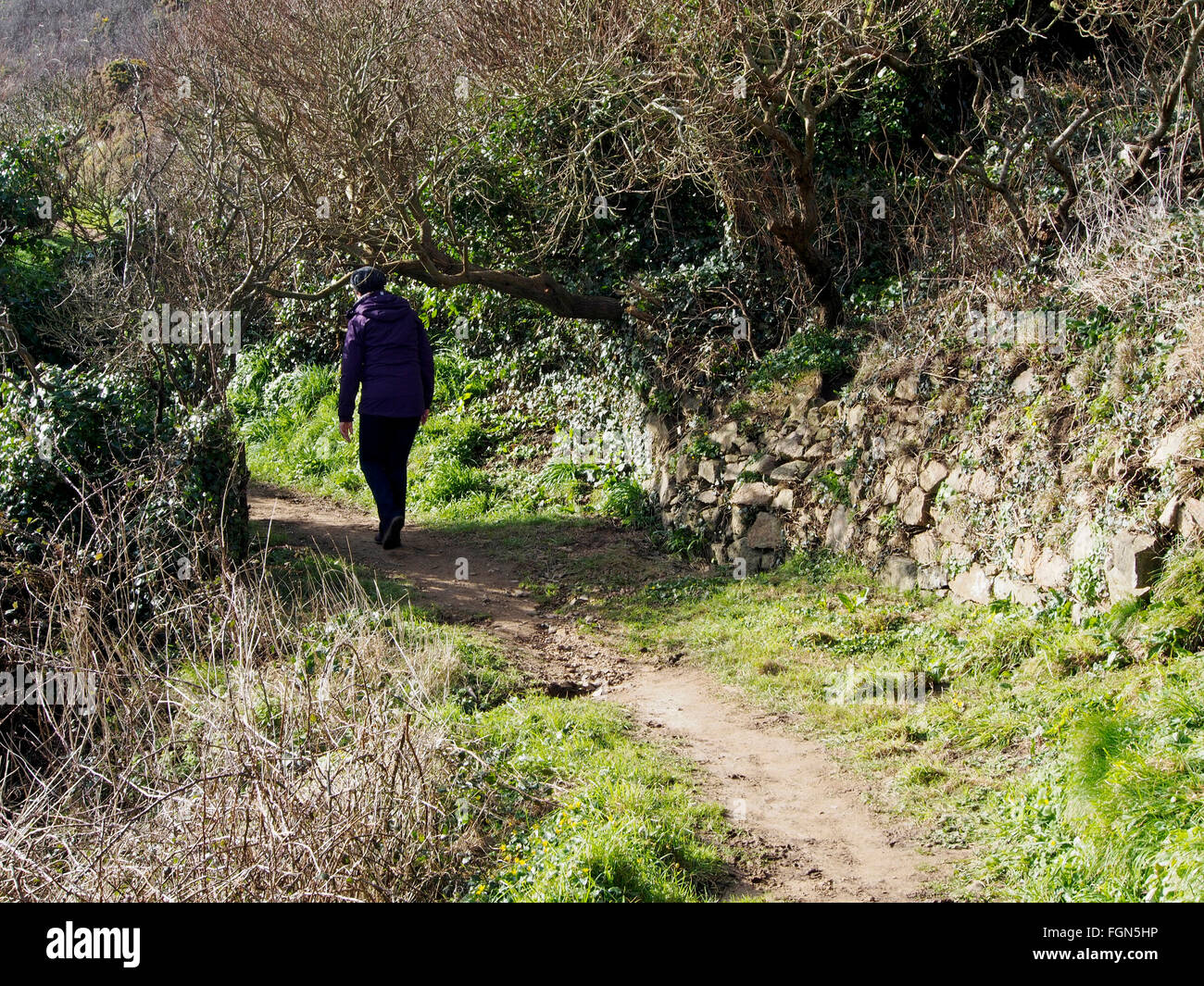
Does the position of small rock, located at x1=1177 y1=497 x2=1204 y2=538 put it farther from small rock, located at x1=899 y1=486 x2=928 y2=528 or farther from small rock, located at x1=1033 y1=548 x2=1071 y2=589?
small rock, located at x1=899 y1=486 x2=928 y2=528

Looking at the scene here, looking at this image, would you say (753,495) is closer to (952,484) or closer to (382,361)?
(952,484)

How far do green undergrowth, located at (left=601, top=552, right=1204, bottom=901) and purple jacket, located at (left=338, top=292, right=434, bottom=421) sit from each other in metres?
2.45

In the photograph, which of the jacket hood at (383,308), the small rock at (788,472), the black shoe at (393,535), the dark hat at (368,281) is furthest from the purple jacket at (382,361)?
the small rock at (788,472)

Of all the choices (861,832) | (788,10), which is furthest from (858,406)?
(861,832)

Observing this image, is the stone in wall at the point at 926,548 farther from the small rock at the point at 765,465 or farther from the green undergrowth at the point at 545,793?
the green undergrowth at the point at 545,793

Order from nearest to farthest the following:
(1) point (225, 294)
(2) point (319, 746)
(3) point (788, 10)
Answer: (2) point (319, 746) → (1) point (225, 294) → (3) point (788, 10)

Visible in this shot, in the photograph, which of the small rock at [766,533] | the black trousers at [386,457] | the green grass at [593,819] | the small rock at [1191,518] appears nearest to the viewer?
the green grass at [593,819]

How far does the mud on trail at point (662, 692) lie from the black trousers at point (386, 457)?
0.45 metres

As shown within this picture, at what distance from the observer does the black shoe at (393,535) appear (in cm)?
902

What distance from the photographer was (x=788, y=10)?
31.5 ft

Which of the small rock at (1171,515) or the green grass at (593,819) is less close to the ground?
the small rock at (1171,515)

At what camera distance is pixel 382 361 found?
8.74 meters

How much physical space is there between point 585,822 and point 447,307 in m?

· · · · ·

# WRITTEN INSTRUCTION
Reproduce every entry above word for word, leaving the pictures out.

# TASK OUTPUT
Does the position of small rock, located at x1=1177 y1=497 x2=1204 y2=538 put it farther from small rock, located at x1=899 y1=486 x2=928 y2=528 or farther from small rock, located at x1=1033 y1=548 x2=1071 y2=589?
small rock, located at x1=899 y1=486 x2=928 y2=528

Looking at the scene here, looking at this image, would you say (753,495) is closer to (952,484) or closer to (382,361)?
(952,484)

How far do green undergrowth, located at (left=601, top=552, right=1204, bottom=901) and purple jacket, located at (left=338, top=292, right=434, bottom=421) sit from each other in metres?
2.45

In the photograph, which of the jacket hood at (383,308), the small rock at (788,472), the black shoe at (393,535), the dark hat at (368,281) is furthest from the purple jacket at (382,361)?
the small rock at (788,472)

Of all the choices (861,832) | (788,10), which is furthest from (858,406)?
(861,832)

Observing this image, is the stone in wall at the point at 926,548 farther from the small rock at the point at 765,465 or farther from the green undergrowth at the point at 545,793?
the green undergrowth at the point at 545,793

Order from nearest to farthest the following:
(1) point (225, 294)
(2) point (319, 746)
(3) point (788, 10)
Answer: (2) point (319, 746) → (1) point (225, 294) → (3) point (788, 10)

Visible in this shot, in the photograph, which of the small rock at [766,533] | the black trousers at [386,457] | the green grass at [593,819] | the small rock at [1191,518] appears nearest to the viewer?
the green grass at [593,819]

How far does the mud on trail at point (662, 692) lie from the black trousers at point (386, 457)?
0.45 metres

As shown within this picture, at what distance from the observer does the black shoe at (393,535) appear (in cm)?
902

What distance from the photographer was (x=788, y=10)?
31.5 ft

Which of the small rock at (1171,515) or the green grass at (593,819) is less close to the ground?
the small rock at (1171,515)

At what camera distance is pixel 382 361 found?
8.74 meters

How much physical space is there between point 585,822 and point 447,307 in m?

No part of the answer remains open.